Gerade viele junge Menschen sind hin und her gerissen. Auf der einen Seite große Ambitionen und das Streben nach beruflichem Erfolg. Nach Ausbildung oder Studium wollen sie sich etwas erarbeiten, aufsteigen, Karriere machen. Gleichzeitig haben viele einen Familienwunsch, wollen heiraten und Kinder.

Dieser Zwiespalt führt zu vielen, langen Diskussionen und teilweise großem Frust aufgrund des Gefühls, zwei wichtige Bereiche des Lebens nicht vereinen zu können und sich für eins von beidem entscheiden zu müssen.

Die größten Schwierigkeiten bei Kind und Karriere

Kind und Karriere erfolgreich vereinbaren Priorität Pro ContraEs gibt keine zwei Meinungen darüber, dass es eine große Herausforderung ist, Kind und Karriere erfolgreich zu vereinbaren. Beide Bereiche erfordern viel Zeit und Energie, wodurch fast immer zu Problemen und Schwierigkeiten kommt. Natürlich ist die individuelle Situation stets verschieden, doch gibt es drei Schwierigkeiten, die sich als besonders groß und weit verbreitet hervortun:

  • Schlechtes Gewissen

    Eltern, die sich auch beruflich weiterhin einbringen und erfolgreich sein wollen, haben oftmals ein schlechtes Gewissen dem eigenen Kind gegenüber. Wer sich dazu entscheidet, das Kind in eine Tagesbetreuung zu geben, um früher wieder arbeiten gehen zu können, macht sich nicht selten Vorwürfe. Hinzu können Stigmatisierungen von außen kommen, wenn andere die Entscheidung nicht nachvollziehen können oder diese sogar offen kritisieren. Die Angst, als Rabenmutter oder Rabenvater abgestempelt zu werden, ist groß.

  • Finanzielle Sorgen

    Ein Kind schenkt ungemein viel, kostet auf der anderen Seite aber auch – nicht nur Zeit und Nerven, sondern eben auch Geld. Fällt dann noch ein Teil des Einkommens weg, weil entweder nur in Teilzeit gearbeitet wird oder ein Job aufgrund der Kinderbetreuung erst einmal wegfällt, drohen finanzielle Schwierigkeiten.

  • Doppelte Belastung

    Berufstätige Eltern wissen, wie anstrengend die Doppelbelastung sein kann. Der eigene Nachwuchs erfordert stets die volle Aufmerksamkeit, verdient Zuneigung und Zeit. Gleichzeitig wollen die vielen und großen Erwartungen im Beruf erfüllt werden – gar nicht so leicht, wenn das eigene Kind die ganze Nacht geweint hat, sich erst kurz vor dem Morgengrauen beruhigen konnte und die Eltern kein Auge zugetan haben, bevor es zum Arbeitsplatz geht.

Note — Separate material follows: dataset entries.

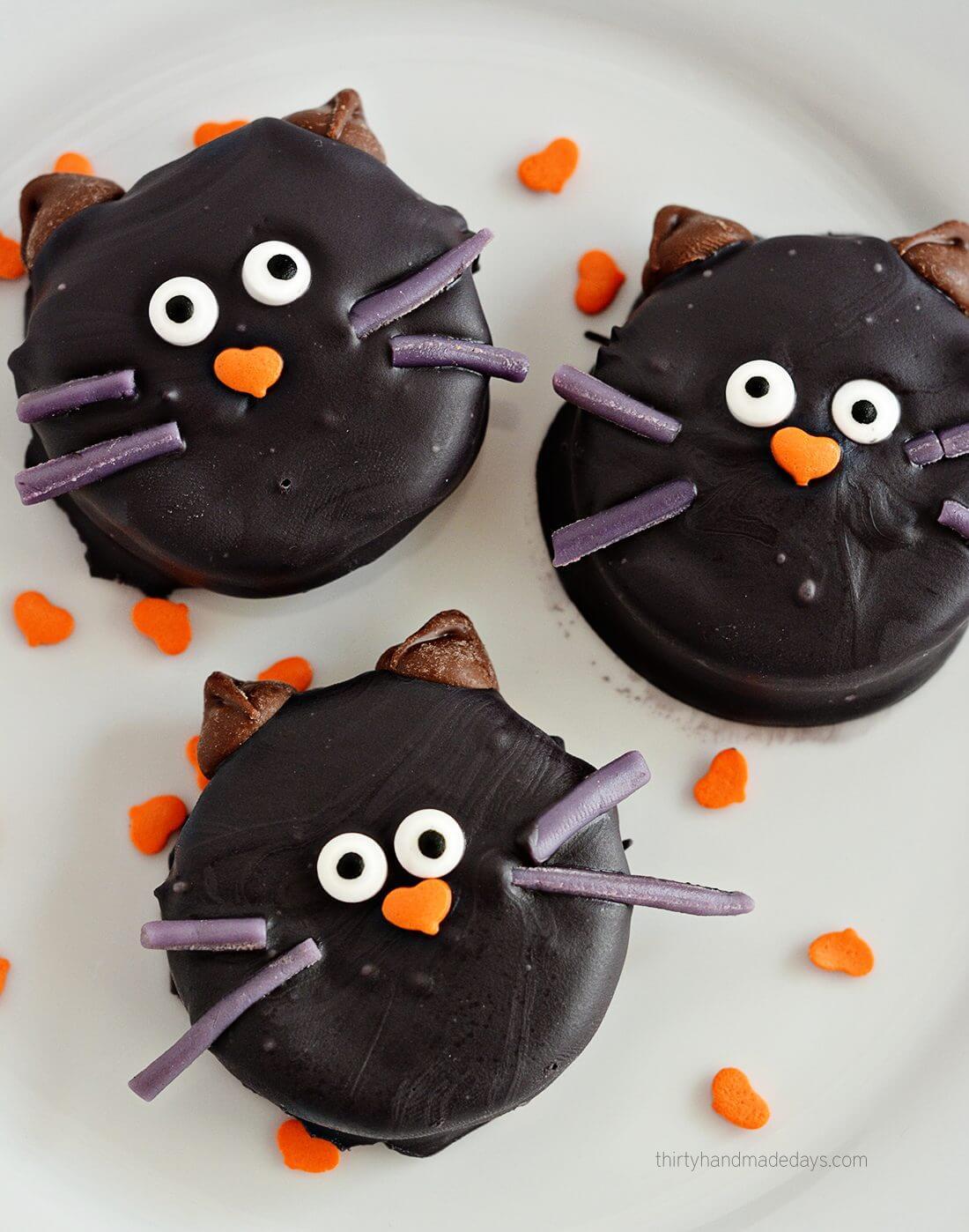 Make cute Halloween Oreo Kitties! Easy how to from www.thirtyhandmadedays.com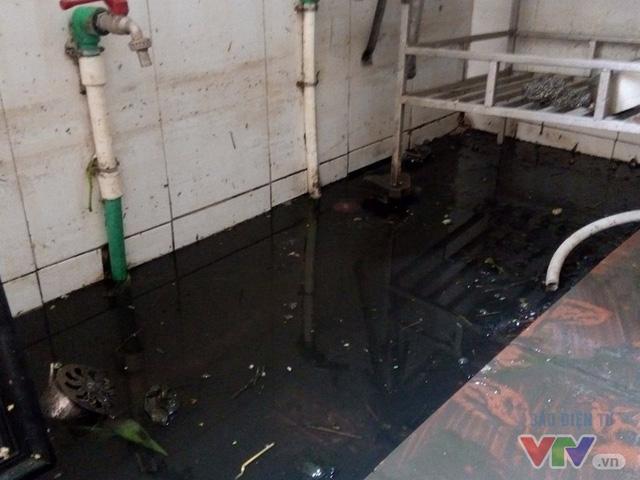 Nước ngập như sông giữa lòng Thủ đô sau 6 ngày bão qua - Ảnh 9.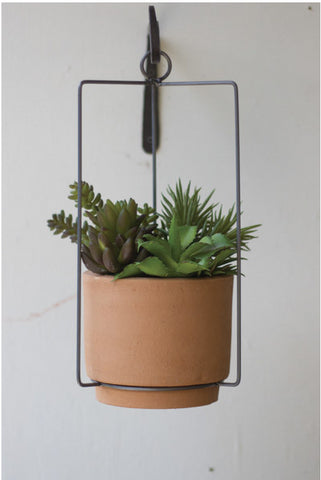 Hanging Clay Planter - CENTURIA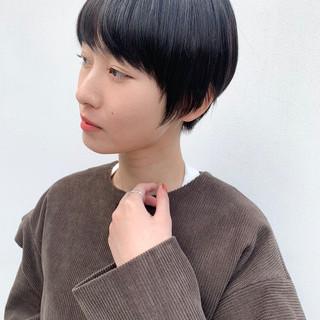 ナチュラル ショート デート 小顔ショート ヘアスタイルや髪型の写真・画像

Gibt es einen richten Zeitpunkt für Kinder?

Es ist die vielleicht größte Frage, wenn es um Kind und Karriere geht: Wann ist der richtige und beste Zeitpunkt dafür? Dahinter steckt der Wunsch nach einem Erfolgsrezept in Form von Wenn du genau dann ein Kind bekommst, lässt sich das wunderbar mit der Karriere vereinbaren und beides läuft absolut perfekt. Sie merken schon: Ganz so leicht funktioniert es in der Realität leider nicht.

Vielmehr sollte die Frage deshalb lauten: Gibt es überhaupt DEN richtigen Zeitpunkt? Die vorherrschende Antwort darauf lautet Nein. Eltern ergänzen dazu gerne, dass man nie wirklich bereit für Kinder ist und es deshalb nichts bringt, auf den scheinbar perfekten Moment zu warten.

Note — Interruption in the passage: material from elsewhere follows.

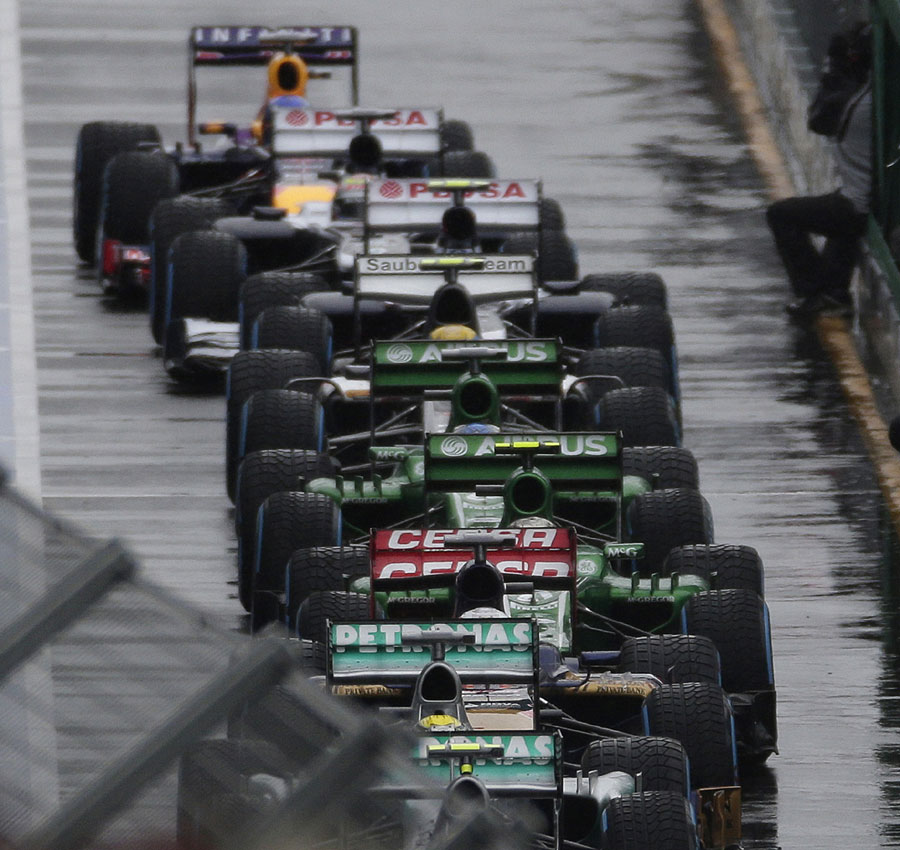 Cars queue to start Q1 after it was finally given the go ahead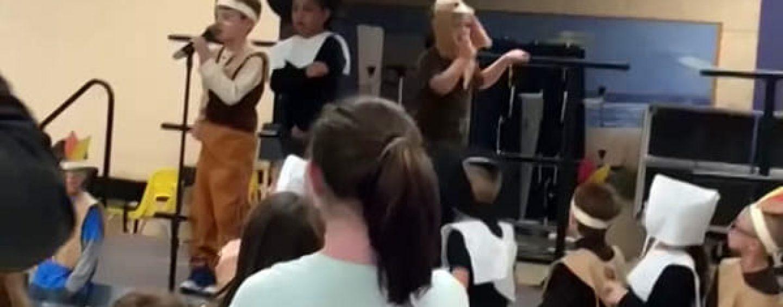 USA, maestra toglie microfono dalle mani di bambino autistico dopo la recita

Auch aus beruflicher Perspektive lässt sich nur schwer eine optimale Zeit ausmachen, um Kind und Karriere unter einen Hut zu bringen. Zum einen gibt es Argumente die dafür sprechen, erst Kinder zu bekommen und sich anschließend den beruflichen Zielen zu widmen. So müssen Sie in dieser Reihenfolge keine Pause in der Mitte Ihrer Karriere einlegen, können sich erst ganz dem Kind widmen und später den Fokus auf Karriereziele richten, wenn das Kind bereits alt genug ist.

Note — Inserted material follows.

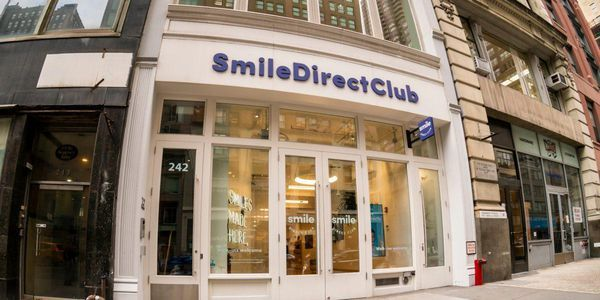 Smile direct club store front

In der Praxis zeigt sich allerdings, dass Frauen sich immer mehr für die andere Variante entscheiden und erst Karriere machen, später ein Kind bekommen und anschließend wieder in den Job einsteigen. Während zwischen 20 und 30 Ausbildung, Studium und der berufliche Erfolg im Fokus steht, zeigen Statistiken, dass mehr Frauen erst mit Mitte 30 Mutter werden.

Wahr bleibt jedoch, dass es keinen perfekten Zeitpunkt gibt. Wer Kind und Karriere erfolgreich vereinbaren möchte, muss einen individuellen Weg finden, eigene Ziele und Prioritäten festlegen und sich daran orientieren.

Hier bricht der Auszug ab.